-- Begin Document extract --

All right, maybe not a "failure" - more like a deficiency. However sensationalist headlines draw in more readers, and since you may be my only one - I need all the help I can get.
Memphis seems to have OK recycling programs for a city in this region, although still not that great in general. One thing that I found frustrating is the requirement to cut down corrugated.
The Memphis recycling rules require that all corrugated be cut down to smaller than 24x48 (inches).
The instructions are in a PDF file which is linked to from the Memphis Solid Waste Management recycling page. As if making recyclers rip or cut every piece of corrugated wasn't annoying enough, their website can't even have simple instructions on one page but makes you download a separate PDF document with the corrugated instructions...
Since we recently moved, we of course have lots of corrugated. I work from home, and my office faces the street - so the first week we were here I saw that the recycling people completely ignored our neatly broken down boxes in a pile next to our recycling bin. That is when I went to the Memphis site to find out why, and read that our boxes - although they were broken down - were definitely wider than 24 inches. This week, I cut all the boxes to smaller sections, and the recycling people took them all. While I feel this is a stupid rule - as other cities have clearly figured out how to recycle boxes larger than 24 inches - it is not my main concern for this post.

-- End Document extract --

Work to do: Write out the post on Memphis recycling word for word, starting at "All right, maybe" and ending with "cut down corrugated.". The data after this point is separate material, unrelated to the post on Memphis recycling.

-- Begin Material --

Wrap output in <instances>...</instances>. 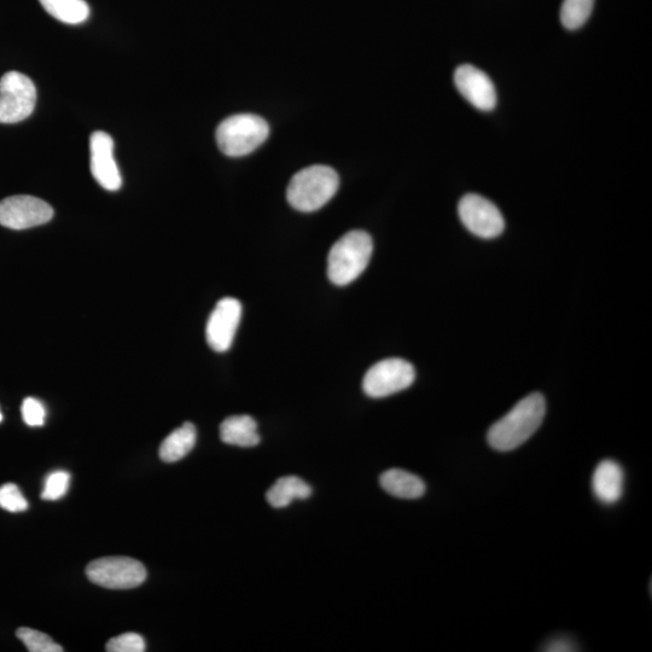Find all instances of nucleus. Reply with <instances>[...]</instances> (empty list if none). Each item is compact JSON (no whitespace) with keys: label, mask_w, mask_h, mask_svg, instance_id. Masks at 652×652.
<instances>
[{"label":"nucleus","mask_w":652,"mask_h":652,"mask_svg":"<svg viewBox=\"0 0 652 652\" xmlns=\"http://www.w3.org/2000/svg\"><path fill=\"white\" fill-rule=\"evenodd\" d=\"M106 650L109 652H143L145 640L137 633H125L109 640Z\"/></svg>","instance_id":"nucleus-23"},{"label":"nucleus","mask_w":652,"mask_h":652,"mask_svg":"<svg viewBox=\"0 0 652 652\" xmlns=\"http://www.w3.org/2000/svg\"><path fill=\"white\" fill-rule=\"evenodd\" d=\"M17 638L25 644L28 651L31 652H62L64 649L61 645L54 642V639L43 632L32 630V628L21 627L16 632Z\"/></svg>","instance_id":"nucleus-20"},{"label":"nucleus","mask_w":652,"mask_h":652,"mask_svg":"<svg viewBox=\"0 0 652 652\" xmlns=\"http://www.w3.org/2000/svg\"><path fill=\"white\" fill-rule=\"evenodd\" d=\"M339 186V174L334 168L323 165L311 166L291 178L287 199L296 211L316 212L333 199Z\"/></svg>","instance_id":"nucleus-2"},{"label":"nucleus","mask_w":652,"mask_h":652,"mask_svg":"<svg viewBox=\"0 0 652 652\" xmlns=\"http://www.w3.org/2000/svg\"><path fill=\"white\" fill-rule=\"evenodd\" d=\"M416 380L415 368L404 359L382 360L370 368L364 377L363 389L370 398H386L403 392Z\"/></svg>","instance_id":"nucleus-7"},{"label":"nucleus","mask_w":652,"mask_h":652,"mask_svg":"<svg viewBox=\"0 0 652 652\" xmlns=\"http://www.w3.org/2000/svg\"><path fill=\"white\" fill-rule=\"evenodd\" d=\"M91 173L96 182L108 191H118L122 185L118 163L114 157V141L108 133L97 131L90 141Z\"/></svg>","instance_id":"nucleus-11"},{"label":"nucleus","mask_w":652,"mask_h":652,"mask_svg":"<svg viewBox=\"0 0 652 652\" xmlns=\"http://www.w3.org/2000/svg\"><path fill=\"white\" fill-rule=\"evenodd\" d=\"M381 487L390 496L400 499H418L426 493V483L415 474L401 469H390L380 477Z\"/></svg>","instance_id":"nucleus-14"},{"label":"nucleus","mask_w":652,"mask_h":652,"mask_svg":"<svg viewBox=\"0 0 652 652\" xmlns=\"http://www.w3.org/2000/svg\"><path fill=\"white\" fill-rule=\"evenodd\" d=\"M197 432L194 424L184 423L182 427L174 430L173 433L163 440L160 447V458L165 463H176L188 456L195 447Z\"/></svg>","instance_id":"nucleus-16"},{"label":"nucleus","mask_w":652,"mask_h":652,"mask_svg":"<svg viewBox=\"0 0 652 652\" xmlns=\"http://www.w3.org/2000/svg\"><path fill=\"white\" fill-rule=\"evenodd\" d=\"M220 438L227 445L254 447L260 442L258 424L247 415L231 416L221 423Z\"/></svg>","instance_id":"nucleus-15"},{"label":"nucleus","mask_w":652,"mask_h":652,"mask_svg":"<svg viewBox=\"0 0 652 652\" xmlns=\"http://www.w3.org/2000/svg\"><path fill=\"white\" fill-rule=\"evenodd\" d=\"M625 475L621 465L614 461H603L593 473V493L603 504L619 502L624 493Z\"/></svg>","instance_id":"nucleus-13"},{"label":"nucleus","mask_w":652,"mask_h":652,"mask_svg":"<svg viewBox=\"0 0 652 652\" xmlns=\"http://www.w3.org/2000/svg\"><path fill=\"white\" fill-rule=\"evenodd\" d=\"M71 486V475L67 471H54L45 479L42 499L55 502L66 496Z\"/></svg>","instance_id":"nucleus-21"},{"label":"nucleus","mask_w":652,"mask_h":652,"mask_svg":"<svg viewBox=\"0 0 652 652\" xmlns=\"http://www.w3.org/2000/svg\"><path fill=\"white\" fill-rule=\"evenodd\" d=\"M242 317L241 302L234 298L220 300L208 319L206 337L209 347L218 353L229 351Z\"/></svg>","instance_id":"nucleus-10"},{"label":"nucleus","mask_w":652,"mask_h":652,"mask_svg":"<svg viewBox=\"0 0 652 652\" xmlns=\"http://www.w3.org/2000/svg\"><path fill=\"white\" fill-rule=\"evenodd\" d=\"M93 584L110 590H131L147 580V569L130 557H104L92 561L86 568Z\"/></svg>","instance_id":"nucleus-5"},{"label":"nucleus","mask_w":652,"mask_h":652,"mask_svg":"<svg viewBox=\"0 0 652 652\" xmlns=\"http://www.w3.org/2000/svg\"><path fill=\"white\" fill-rule=\"evenodd\" d=\"M2 421H3V415H2V412H0V422H2Z\"/></svg>","instance_id":"nucleus-26"},{"label":"nucleus","mask_w":652,"mask_h":652,"mask_svg":"<svg viewBox=\"0 0 652 652\" xmlns=\"http://www.w3.org/2000/svg\"><path fill=\"white\" fill-rule=\"evenodd\" d=\"M46 13L67 25H79L90 16V7L85 0H39Z\"/></svg>","instance_id":"nucleus-18"},{"label":"nucleus","mask_w":652,"mask_h":652,"mask_svg":"<svg viewBox=\"0 0 652 652\" xmlns=\"http://www.w3.org/2000/svg\"><path fill=\"white\" fill-rule=\"evenodd\" d=\"M54 209L38 197L20 195L0 201V225L11 230H26L49 223Z\"/></svg>","instance_id":"nucleus-9"},{"label":"nucleus","mask_w":652,"mask_h":652,"mask_svg":"<svg viewBox=\"0 0 652 652\" xmlns=\"http://www.w3.org/2000/svg\"><path fill=\"white\" fill-rule=\"evenodd\" d=\"M462 223L477 237L496 238L503 234L505 221L498 207L480 195H465L458 206Z\"/></svg>","instance_id":"nucleus-8"},{"label":"nucleus","mask_w":652,"mask_h":652,"mask_svg":"<svg viewBox=\"0 0 652 652\" xmlns=\"http://www.w3.org/2000/svg\"><path fill=\"white\" fill-rule=\"evenodd\" d=\"M546 401L540 393L529 394L514 409L488 430L489 446L498 452H510L525 444L543 424Z\"/></svg>","instance_id":"nucleus-1"},{"label":"nucleus","mask_w":652,"mask_h":652,"mask_svg":"<svg viewBox=\"0 0 652 652\" xmlns=\"http://www.w3.org/2000/svg\"><path fill=\"white\" fill-rule=\"evenodd\" d=\"M0 508L9 512H22L28 509V502L15 483H5L0 487Z\"/></svg>","instance_id":"nucleus-22"},{"label":"nucleus","mask_w":652,"mask_h":652,"mask_svg":"<svg viewBox=\"0 0 652 652\" xmlns=\"http://www.w3.org/2000/svg\"><path fill=\"white\" fill-rule=\"evenodd\" d=\"M23 421L29 427H42L45 423L46 410L45 406L38 399L27 398L23 401L22 407Z\"/></svg>","instance_id":"nucleus-24"},{"label":"nucleus","mask_w":652,"mask_h":652,"mask_svg":"<svg viewBox=\"0 0 652 652\" xmlns=\"http://www.w3.org/2000/svg\"><path fill=\"white\" fill-rule=\"evenodd\" d=\"M576 645L573 642L572 639L566 638V637H558L555 639L550 640L549 643L546 644L544 651H549V652H569V651H576L578 649H575Z\"/></svg>","instance_id":"nucleus-25"},{"label":"nucleus","mask_w":652,"mask_h":652,"mask_svg":"<svg viewBox=\"0 0 652 652\" xmlns=\"http://www.w3.org/2000/svg\"><path fill=\"white\" fill-rule=\"evenodd\" d=\"M270 135V127L259 115L237 114L225 119L217 128L221 153L230 157L252 154Z\"/></svg>","instance_id":"nucleus-4"},{"label":"nucleus","mask_w":652,"mask_h":652,"mask_svg":"<svg viewBox=\"0 0 652 652\" xmlns=\"http://www.w3.org/2000/svg\"><path fill=\"white\" fill-rule=\"evenodd\" d=\"M37 89L27 75L9 72L0 79V124H17L34 112Z\"/></svg>","instance_id":"nucleus-6"},{"label":"nucleus","mask_w":652,"mask_h":652,"mask_svg":"<svg viewBox=\"0 0 652 652\" xmlns=\"http://www.w3.org/2000/svg\"><path fill=\"white\" fill-rule=\"evenodd\" d=\"M374 250L372 238L365 231L348 232L331 248L328 258V276L339 287L351 284L368 267Z\"/></svg>","instance_id":"nucleus-3"},{"label":"nucleus","mask_w":652,"mask_h":652,"mask_svg":"<svg viewBox=\"0 0 652 652\" xmlns=\"http://www.w3.org/2000/svg\"><path fill=\"white\" fill-rule=\"evenodd\" d=\"M312 496V488L300 477L285 476L267 491V502L273 508L283 509L295 499L305 500Z\"/></svg>","instance_id":"nucleus-17"},{"label":"nucleus","mask_w":652,"mask_h":652,"mask_svg":"<svg viewBox=\"0 0 652 652\" xmlns=\"http://www.w3.org/2000/svg\"><path fill=\"white\" fill-rule=\"evenodd\" d=\"M454 84L461 95L482 112L496 108L497 92L493 81L485 72L470 64H463L454 73Z\"/></svg>","instance_id":"nucleus-12"},{"label":"nucleus","mask_w":652,"mask_h":652,"mask_svg":"<svg viewBox=\"0 0 652 652\" xmlns=\"http://www.w3.org/2000/svg\"><path fill=\"white\" fill-rule=\"evenodd\" d=\"M595 0H564L561 9L562 25L575 31L590 19Z\"/></svg>","instance_id":"nucleus-19"}]
</instances>
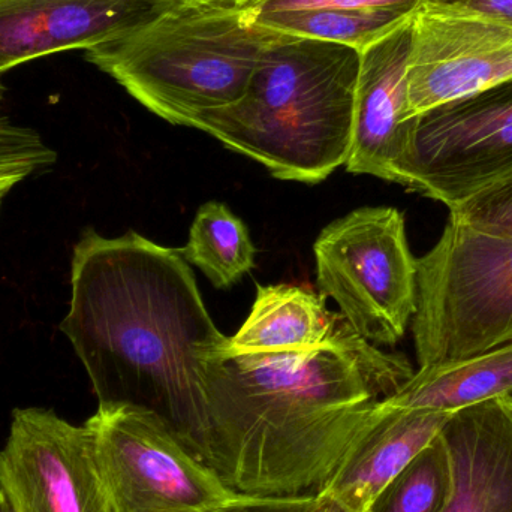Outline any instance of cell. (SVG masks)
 <instances>
[{
    "instance_id": "18",
    "label": "cell",
    "mask_w": 512,
    "mask_h": 512,
    "mask_svg": "<svg viewBox=\"0 0 512 512\" xmlns=\"http://www.w3.org/2000/svg\"><path fill=\"white\" fill-rule=\"evenodd\" d=\"M411 15L367 9H306L274 12L249 21L279 35L337 42L361 51Z\"/></svg>"
},
{
    "instance_id": "10",
    "label": "cell",
    "mask_w": 512,
    "mask_h": 512,
    "mask_svg": "<svg viewBox=\"0 0 512 512\" xmlns=\"http://www.w3.org/2000/svg\"><path fill=\"white\" fill-rule=\"evenodd\" d=\"M0 489L17 512H114L89 427L51 409L12 412L0 450Z\"/></svg>"
},
{
    "instance_id": "12",
    "label": "cell",
    "mask_w": 512,
    "mask_h": 512,
    "mask_svg": "<svg viewBox=\"0 0 512 512\" xmlns=\"http://www.w3.org/2000/svg\"><path fill=\"white\" fill-rule=\"evenodd\" d=\"M176 0H0V75L68 50L114 41Z\"/></svg>"
},
{
    "instance_id": "7",
    "label": "cell",
    "mask_w": 512,
    "mask_h": 512,
    "mask_svg": "<svg viewBox=\"0 0 512 512\" xmlns=\"http://www.w3.org/2000/svg\"><path fill=\"white\" fill-rule=\"evenodd\" d=\"M86 426L114 512H212L243 496L153 412L98 406Z\"/></svg>"
},
{
    "instance_id": "21",
    "label": "cell",
    "mask_w": 512,
    "mask_h": 512,
    "mask_svg": "<svg viewBox=\"0 0 512 512\" xmlns=\"http://www.w3.org/2000/svg\"><path fill=\"white\" fill-rule=\"evenodd\" d=\"M426 0H242L236 6L248 20L265 14L306 9H367L411 15Z\"/></svg>"
},
{
    "instance_id": "16",
    "label": "cell",
    "mask_w": 512,
    "mask_h": 512,
    "mask_svg": "<svg viewBox=\"0 0 512 512\" xmlns=\"http://www.w3.org/2000/svg\"><path fill=\"white\" fill-rule=\"evenodd\" d=\"M504 396H512V342L462 360L420 367L381 403L387 409L456 412Z\"/></svg>"
},
{
    "instance_id": "23",
    "label": "cell",
    "mask_w": 512,
    "mask_h": 512,
    "mask_svg": "<svg viewBox=\"0 0 512 512\" xmlns=\"http://www.w3.org/2000/svg\"><path fill=\"white\" fill-rule=\"evenodd\" d=\"M512 24V0H442Z\"/></svg>"
},
{
    "instance_id": "15",
    "label": "cell",
    "mask_w": 512,
    "mask_h": 512,
    "mask_svg": "<svg viewBox=\"0 0 512 512\" xmlns=\"http://www.w3.org/2000/svg\"><path fill=\"white\" fill-rule=\"evenodd\" d=\"M322 294L292 285L256 286L251 315L236 336L219 348L230 354L307 351L327 342L339 318L328 312Z\"/></svg>"
},
{
    "instance_id": "1",
    "label": "cell",
    "mask_w": 512,
    "mask_h": 512,
    "mask_svg": "<svg viewBox=\"0 0 512 512\" xmlns=\"http://www.w3.org/2000/svg\"><path fill=\"white\" fill-rule=\"evenodd\" d=\"M221 346V345H219ZM204 358L207 465L254 498L318 495L382 417L379 402L414 375L348 322L318 348Z\"/></svg>"
},
{
    "instance_id": "17",
    "label": "cell",
    "mask_w": 512,
    "mask_h": 512,
    "mask_svg": "<svg viewBox=\"0 0 512 512\" xmlns=\"http://www.w3.org/2000/svg\"><path fill=\"white\" fill-rule=\"evenodd\" d=\"M180 252L219 289L239 282L255 267L256 248L248 227L219 201L198 209L188 243Z\"/></svg>"
},
{
    "instance_id": "4",
    "label": "cell",
    "mask_w": 512,
    "mask_h": 512,
    "mask_svg": "<svg viewBox=\"0 0 512 512\" xmlns=\"http://www.w3.org/2000/svg\"><path fill=\"white\" fill-rule=\"evenodd\" d=\"M271 36L237 8L176 0L86 59L165 122L194 128L243 98Z\"/></svg>"
},
{
    "instance_id": "3",
    "label": "cell",
    "mask_w": 512,
    "mask_h": 512,
    "mask_svg": "<svg viewBox=\"0 0 512 512\" xmlns=\"http://www.w3.org/2000/svg\"><path fill=\"white\" fill-rule=\"evenodd\" d=\"M360 50L274 33L245 95L194 128L264 165L316 185L348 161Z\"/></svg>"
},
{
    "instance_id": "20",
    "label": "cell",
    "mask_w": 512,
    "mask_h": 512,
    "mask_svg": "<svg viewBox=\"0 0 512 512\" xmlns=\"http://www.w3.org/2000/svg\"><path fill=\"white\" fill-rule=\"evenodd\" d=\"M451 221L512 240V177L450 207Z\"/></svg>"
},
{
    "instance_id": "9",
    "label": "cell",
    "mask_w": 512,
    "mask_h": 512,
    "mask_svg": "<svg viewBox=\"0 0 512 512\" xmlns=\"http://www.w3.org/2000/svg\"><path fill=\"white\" fill-rule=\"evenodd\" d=\"M512 80V24L426 0L412 15L408 116L469 98Z\"/></svg>"
},
{
    "instance_id": "13",
    "label": "cell",
    "mask_w": 512,
    "mask_h": 512,
    "mask_svg": "<svg viewBox=\"0 0 512 512\" xmlns=\"http://www.w3.org/2000/svg\"><path fill=\"white\" fill-rule=\"evenodd\" d=\"M439 436L451 468L439 512H512V396L453 412Z\"/></svg>"
},
{
    "instance_id": "27",
    "label": "cell",
    "mask_w": 512,
    "mask_h": 512,
    "mask_svg": "<svg viewBox=\"0 0 512 512\" xmlns=\"http://www.w3.org/2000/svg\"><path fill=\"white\" fill-rule=\"evenodd\" d=\"M0 512H17L9 496L0 489Z\"/></svg>"
},
{
    "instance_id": "29",
    "label": "cell",
    "mask_w": 512,
    "mask_h": 512,
    "mask_svg": "<svg viewBox=\"0 0 512 512\" xmlns=\"http://www.w3.org/2000/svg\"><path fill=\"white\" fill-rule=\"evenodd\" d=\"M0 204H2V201H0Z\"/></svg>"
},
{
    "instance_id": "5",
    "label": "cell",
    "mask_w": 512,
    "mask_h": 512,
    "mask_svg": "<svg viewBox=\"0 0 512 512\" xmlns=\"http://www.w3.org/2000/svg\"><path fill=\"white\" fill-rule=\"evenodd\" d=\"M412 334L420 367L512 342V240L448 219L438 243L417 259Z\"/></svg>"
},
{
    "instance_id": "8",
    "label": "cell",
    "mask_w": 512,
    "mask_h": 512,
    "mask_svg": "<svg viewBox=\"0 0 512 512\" xmlns=\"http://www.w3.org/2000/svg\"><path fill=\"white\" fill-rule=\"evenodd\" d=\"M512 177V80L418 117L406 189L450 207Z\"/></svg>"
},
{
    "instance_id": "19",
    "label": "cell",
    "mask_w": 512,
    "mask_h": 512,
    "mask_svg": "<svg viewBox=\"0 0 512 512\" xmlns=\"http://www.w3.org/2000/svg\"><path fill=\"white\" fill-rule=\"evenodd\" d=\"M450 486V459L438 435L379 493L369 512H439Z\"/></svg>"
},
{
    "instance_id": "25",
    "label": "cell",
    "mask_w": 512,
    "mask_h": 512,
    "mask_svg": "<svg viewBox=\"0 0 512 512\" xmlns=\"http://www.w3.org/2000/svg\"><path fill=\"white\" fill-rule=\"evenodd\" d=\"M310 512H351L348 508L343 507L339 502L334 499L328 498V496L321 495L318 493V501H316L315 507Z\"/></svg>"
},
{
    "instance_id": "14",
    "label": "cell",
    "mask_w": 512,
    "mask_h": 512,
    "mask_svg": "<svg viewBox=\"0 0 512 512\" xmlns=\"http://www.w3.org/2000/svg\"><path fill=\"white\" fill-rule=\"evenodd\" d=\"M330 478L321 495L351 512H369L379 493L441 433L453 412L387 409Z\"/></svg>"
},
{
    "instance_id": "2",
    "label": "cell",
    "mask_w": 512,
    "mask_h": 512,
    "mask_svg": "<svg viewBox=\"0 0 512 512\" xmlns=\"http://www.w3.org/2000/svg\"><path fill=\"white\" fill-rule=\"evenodd\" d=\"M99 406L158 415L203 462L210 418L204 358L224 343L180 249L140 234L84 231L71 261L60 324Z\"/></svg>"
},
{
    "instance_id": "22",
    "label": "cell",
    "mask_w": 512,
    "mask_h": 512,
    "mask_svg": "<svg viewBox=\"0 0 512 512\" xmlns=\"http://www.w3.org/2000/svg\"><path fill=\"white\" fill-rule=\"evenodd\" d=\"M318 495L291 496V498H254L245 496L212 512H310Z\"/></svg>"
},
{
    "instance_id": "6",
    "label": "cell",
    "mask_w": 512,
    "mask_h": 512,
    "mask_svg": "<svg viewBox=\"0 0 512 512\" xmlns=\"http://www.w3.org/2000/svg\"><path fill=\"white\" fill-rule=\"evenodd\" d=\"M319 291L373 345L393 346L417 310V258L403 213L363 207L331 222L313 246Z\"/></svg>"
},
{
    "instance_id": "11",
    "label": "cell",
    "mask_w": 512,
    "mask_h": 512,
    "mask_svg": "<svg viewBox=\"0 0 512 512\" xmlns=\"http://www.w3.org/2000/svg\"><path fill=\"white\" fill-rule=\"evenodd\" d=\"M414 15V14H412ZM412 15L360 51L346 170L406 188L417 119L408 116Z\"/></svg>"
},
{
    "instance_id": "26",
    "label": "cell",
    "mask_w": 512,
    "mask_h": 512,
    "mask_svg": "<svg viewBox=\"0 0 512 512\" xmlns=\"http://www.w3.org/2000/svg\"><path fill=\"white\" fill-rule=\"evenodd\" d=\"M200 5L215 6V8H236L242 0H191Z\"/></svg>"
},
{
    "instance_id": "24",
    "label": "cell",
    "mask_w": 512,
    "mask_h": 512,
    "mask_svg": "<svg viewBox=\"0 0 512 512\" xmlns=\"http://www.w3.org/2000/svg\"><path fill=\"white\" fill-rule=\"evenodd\" d=\"M32 170L27 168H8V170H0V201L27 177L33 176Z\"/></svg>"
},
{
    "instance_id": "28",
    "label": "cell",
    "mask_w": 512,
    "mask_h": 512,
    "mask_svg": "<svg viewBox=\"0 0 512 512\" xmlns=\"http://www.w3.org/2000/svg\"><path fill=\"white\" fill-rule=\"evenodd\" d=\"M3 93H5V87H3L2 83H0V104H2Z\"/></svg>"
}]
</instances>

-- End Material --

Exercise output:
All right, maybe not a "failure" - more like a deficiency. However sensationalist headlines draw in more readers, and since you may be my only one - I need all the help I can get.
Memphis seems to have OK recycling programs for a city in this region, although still not that great in general. One thing that I found frustrating is the requirement to cut down corrugated.